Wenn man sich näher mit dem indianischen Kunsthandwerk beschäftigt, stellt man fest, daß außer den erwähnten noch sehr viele verschiedene Symbole und Schmuckformen verwendet werden. Manche Leute glauben, nach ihrem Symbolgehalt forschen zu müssen. Es gibt Händler, die sogar selbst Erklärungen erfunden haben, um die Leute zu verlocken, Schmuckgegenstände zu kaufen. In dem Buch Southwestern Indian Arts and Crafts wird auf diese Art von Täuschung wie folgt aufmerksam gemacht: „Die vielen Schriften, in denen indianische Muster ,interpretiert‘ werden, entbehren jeder faktischen Grundlage.“
Der christliche Standpunkt
Wie sollte jemand, der Gott wohlgefällig sein möchte, den Kauf oder Besitz solcher Schmucksachen betrachten? Gewisse Stücke wie Fetischschmuck und Katchinagegenstände stehen direkt im Zusammenhang mit götzendienerischen religiösen Praktiken. Darüber lesen wir in der Bibel: „Welche Übereinkunft besteht zwischen Gottes Tempel und Götzen? ... ‚„Darum geht aus ihrer Mitte hinaus und sondert euch ab“, spricht Jehova, „und hört auf, das Unreine anzurühren“‘“ (2. Kor. 6:16, 17)a.
Wie steht es mit dem Halbmond? Früher hat man Halbmonde getragen, um den „bösen Blick“ abzuwehren und vielleicht auch als Fruchtbarkeitssymbol. Über den Halbmond im allgemeinen schreibt jedoch ein anerkannter Kenner der indianischen Kunst:
„Heute sieht man ihn im Südwesten in einer großen Formenvielfalt, aber er gilt nicht als Talisman oder Amulett. Die weitverbreitete Ansicht, daß der naja und das Kürbisblüten-Halsgeschmeide Fruchtbarkeitssymbole sein sollen, entstammt der Phantasie des weißen Mannes und ist weder in den Legenden noch in den religiösen Vorstellungen, noch in den Sitten der Indianer begründet“ (Southwestern Indian Arts and Crafts von Tom Bahti).

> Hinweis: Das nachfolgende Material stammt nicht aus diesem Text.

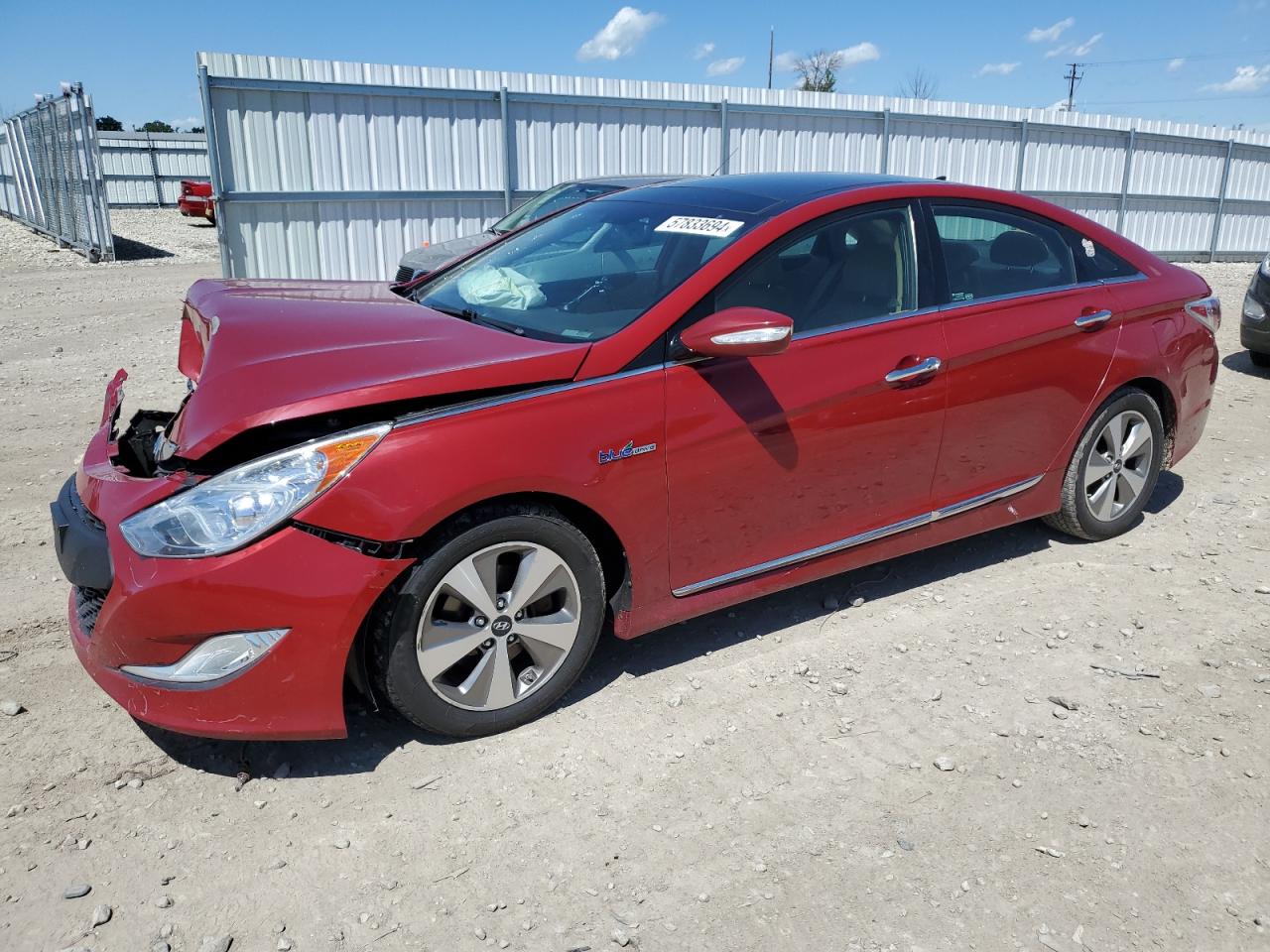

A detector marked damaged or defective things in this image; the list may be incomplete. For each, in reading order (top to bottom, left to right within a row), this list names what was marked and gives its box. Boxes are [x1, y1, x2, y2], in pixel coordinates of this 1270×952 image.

damaged hood [165, 278, 595, 460]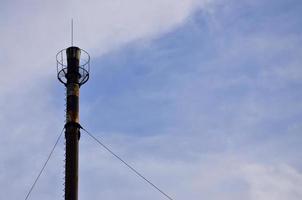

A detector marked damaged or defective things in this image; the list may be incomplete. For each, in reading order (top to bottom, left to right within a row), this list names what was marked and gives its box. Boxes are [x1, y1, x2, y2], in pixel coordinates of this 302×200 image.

rusty section of pole [65, 46, 81, 200]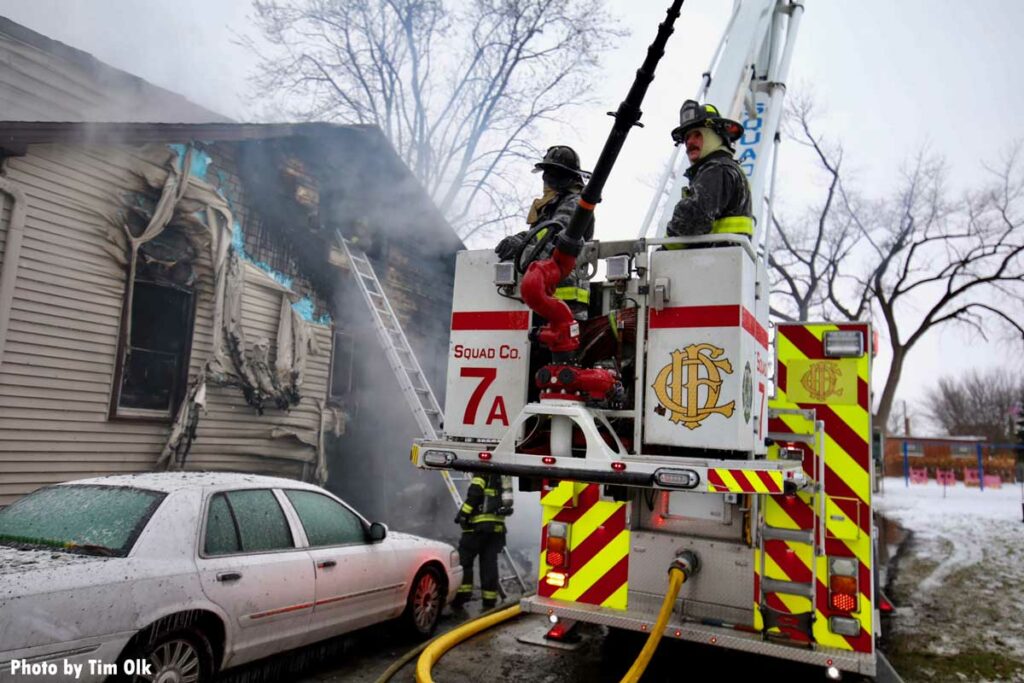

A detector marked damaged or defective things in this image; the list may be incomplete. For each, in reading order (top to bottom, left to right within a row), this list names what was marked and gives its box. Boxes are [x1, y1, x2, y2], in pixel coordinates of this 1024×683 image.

charred siding [0, 144, 328, 504]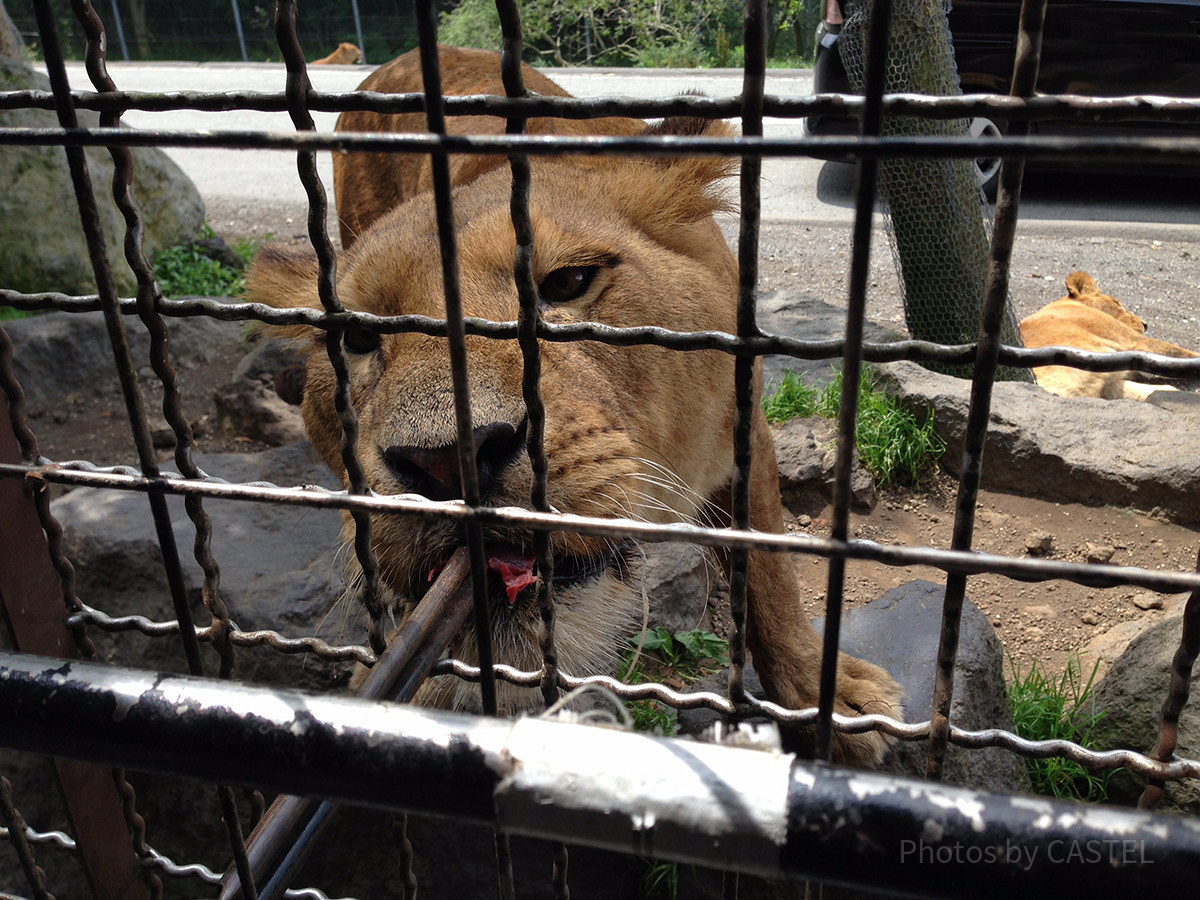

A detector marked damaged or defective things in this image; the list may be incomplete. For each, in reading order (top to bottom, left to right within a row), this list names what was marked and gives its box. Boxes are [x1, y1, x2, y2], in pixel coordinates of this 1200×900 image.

Der von den Indianern verfertigte Schmuck ist von großem künstlerischem Wert und ist auch sehr schön. Viele dieser Schmuckgegenstände haben keine Beziehung zu einer nichtbiblischen Form der Anbetung; allerdings werden in gewissen Gegenden einige davon in Verbindung mit einer solchen Anbetung gebraucht. Ob es richtig ist, ein solches Schmuckstück zu besitzen, muß der Christ selbst aufgrund seines eigenen biblisch geschulten Gewissens entscheiden (Röm. 14:2-4). (Eingesandt.)
[Fußnote]
a Siehe den Artikel „Sind es Symbole des Götzendienstes?“ in Erwachet! vom 22. März 1977, S. 12—15.
[Bild auf Seite 26]
Einige sehen in diesen Figürchen Kunstgegenstände, andere Fetische.